# B11 Turbo with E15t



## BeEleven (Jan 22, 2003)

My current project is a B11 (1986) sentra 5-spd with an E16 motor. I've decided to keep the original motor and I was wondering if anyone knows if it can be turbo'd. It's carbeurated, but so is the similar E15t from an '83 pulsar. Can I use that turbo unit and carb in my car? Will I be forced to swap in something newer (CA18DE or E16i)? Thanks for the info if anyone knows.


----------



## Crazy-Mart (Jul 14, 2002)

the e15et from the early 80s was fuel injected my friend it uses some nice, quite advanced technologies that are now used on the ca18det and the SR turbo engine.... plus the compression on those engine is 7.8:1... your e16 is about 9 to 9.4:1.... too much boost will kill your engine !!... talking about 7+ lbs !... wich is not much !! considering the seting on the e15et is that... but it can be done !!... youll have to get the exhaust manifold, turbo, oil line...
the e15t have an oil cooler wich is great !!... youll be better to have one too...wich would have to be costum made... an intercooler in you case would help you get that 7-8 lbs of boost without melting a piston... costum work on your carb will have to be done too!!... or swap it for a weber 32/36 and than fine tune your beast...
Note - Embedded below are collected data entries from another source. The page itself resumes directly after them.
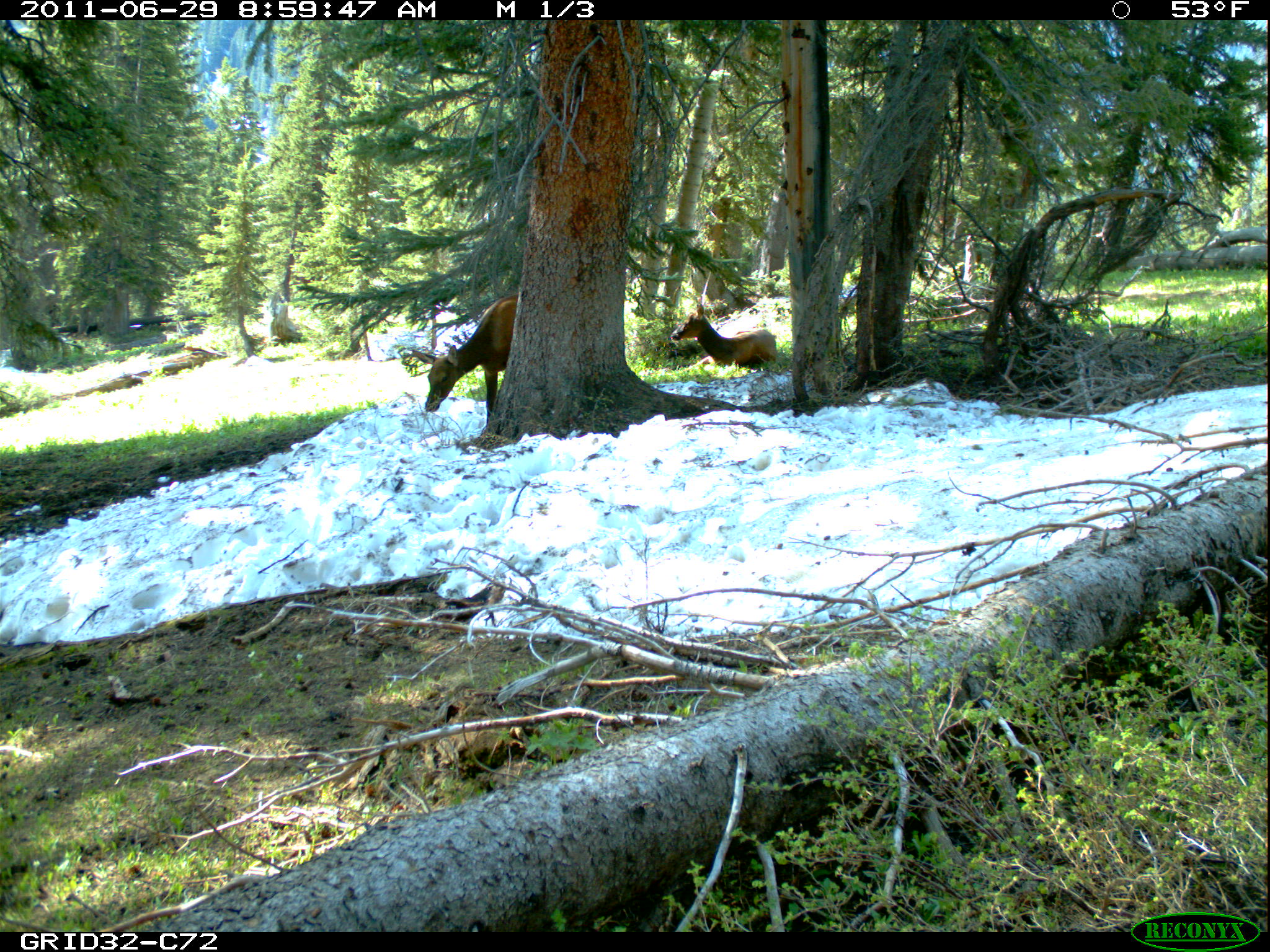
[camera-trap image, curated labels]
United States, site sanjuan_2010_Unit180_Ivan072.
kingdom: Animalia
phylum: Chordata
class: Mammalia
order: Artiodactyla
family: Cervidae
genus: Cervus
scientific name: Cervus elaphus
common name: red deer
Cervus elaphus (red deer).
if you want more specs on those engine try N12pulsar.com ... 
hope i helped !!


----------



## BeEleven (Jan 22, 2003)

So, you're saying I can turbo my car as long as I upgrade the carbeurator?


----------



## Crazy-Mart (Jul 14, 2002)

so much as long as do it with all infos, faqs, and knowledge of wath your doing !!.... but be prepared to spend some $$$ on that thing cuz it will cost you alot !! 

btw... it is N12turbo.com ... i made a mistake !!


----------